Although the court thus retains jurisdiction over Q Integrated’s motion for attorneys’ fees and costs under EAJA, prudential considerations dictate that the court should withhold its assessment of the motion until the government’s merits appeal is resolved. To be awarded attorneys’ fees under EAJA, Q Integrated must be the prevailing party. “[F]or attorney fee purposes, ... a prevailing party under ... EAJA is one succeeding on any significant issue which achieves some of the benefits sought by the suit.” Owen v. United States, 861 F.2d 1273, 1274 (Fed. Cir. 1988). Pursuant to the court’s judgment, Q Integrated is a prevailing party because the court granted its motion for judgment on the administrative record in part and also awarded injunctive relief and bid preparation and proposal costs. See Q Integrated I, 126 Fed.Cl. at 148; see also Eastern Marine, Inc. v. United States, 10 Cl.Ct. 184, 186 (1986) (finding that plaintiff was a prevailing party under EAJA because it was “successful in obtaining at least one significant form of requested relief’) (citation omitted). On appeal, however, the Federal Circuit could overturn the court’s decision to deny relief from judgment under RCFC 60(b), which might mean that Q Integrated would no longer be a prevailing party in this action and therefore would not be entitled to attorneys’ fees under EAJA. In accord with this uncertainty, the court reserves judgment on Q Integrated’s motion for attorneys’ fees until Q Integrated’s status as a prevailing party is resolved by the result of the government’s appeal.
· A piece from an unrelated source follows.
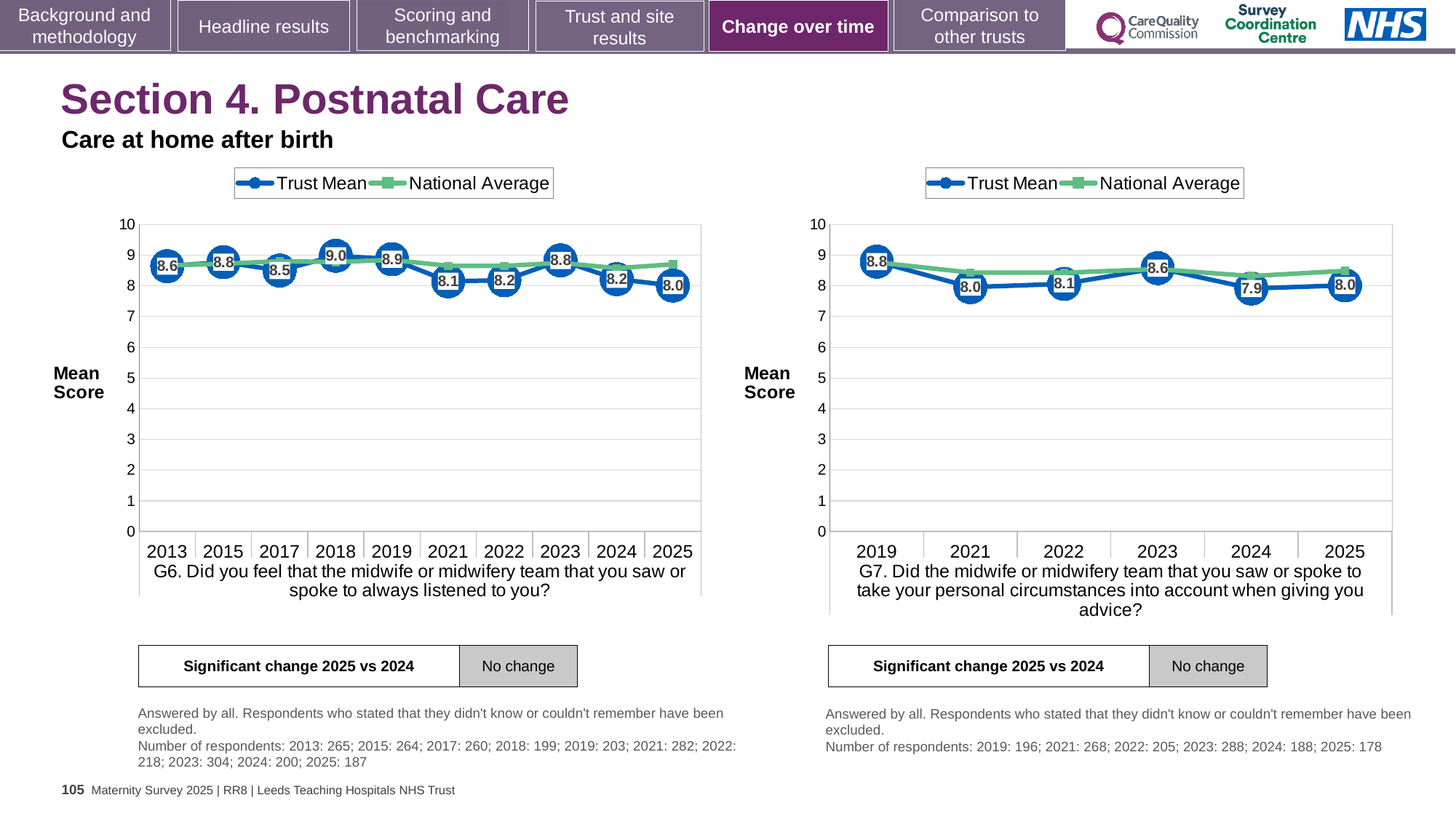
In the G6 chart on the left, what is the Trust Mean score for 2018? 9.0 How many series does the legend of the G7 chart on the right list? 2 In the G7 chart on the right, which year has the lowest Trust Mean score? 2024 In the G7 chart on the right, what is the Trust Mean score for 2024? 7.9 In the G6 chart on the left, is the Trust Mean score higher in 2023 or in 2024? 2023 In the G7 chart on the right, what is the difference between the Trust Mean scores for 2019 and 2021? 0.8 What type of chart is the G7 chart on the right? Line chart In the G6 chart on the left, what is the Trust Mean score for 2025? 8.0 In the G7 chart on the right, which year has the highest Trust Mean score? 2019 In the G6 chart on the left, what is the difference between the Trust Mean scores for 2018 and 2025? 1.0 In the G6 chart on the left, which year has the highest Trust Mean score? 2018 How many years are plotted on the x axis of the G6 chart on the left? 10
See Furman v. Cirrito, 782 F.2d 353, 355-56 (2d Cir. 1986) (“It is often sound policy, of course, to wait until a controversy is finally decided on the merits before awarding costs, and to then determine who is the ‘prevailing party,’ instead of judging that issue piecemeal at each stage of the litigation.”).

Further, the court prefers to consider Q Integrated’s motion for attorneys’ fees at the same time as it addresses Q Integrated’s application for bid costs. Although the application and motion have different legal bases, simultaneous consideration of the application and motion would enable the court to avoid overlaps and inconsistencies. In the circumstances at hand, “it would be an unproductive use of everyone’s time to .,, review a detailed ... submission [regarding attorneys’ fees] prior to resolution of the appeal,” CNA Corp., 83 Fed.Cl. at 6, and therefore the court shall suspend consideration of Q Integrated’s motion for attorneys’ fees until the government’s appeal has been resolved.

CONCLUSION

For the reasons stated, plaintiffs application for bid preparation and proposal costs and motion for attorneys’ fees and related nontaxable expenses are SUSPENDED pending the resolution of the government’s appeal from the court's denial of its motion for relief from judgment. The parties are ordered to file a joint status report with the court within ten days after the Federal Circuit renders a decision in that appeal.

It is so ORDERED. 
      
      . Upon denying the government's motion for relief from judgment, the court further limited' its injunction due to the passage of time. Q Integrated II, 131 Fed.Cl. at 134. The injunction now goes into effect six months into the second option year, i.e., after November 30, 2017, and extends through the fourth option year. Id.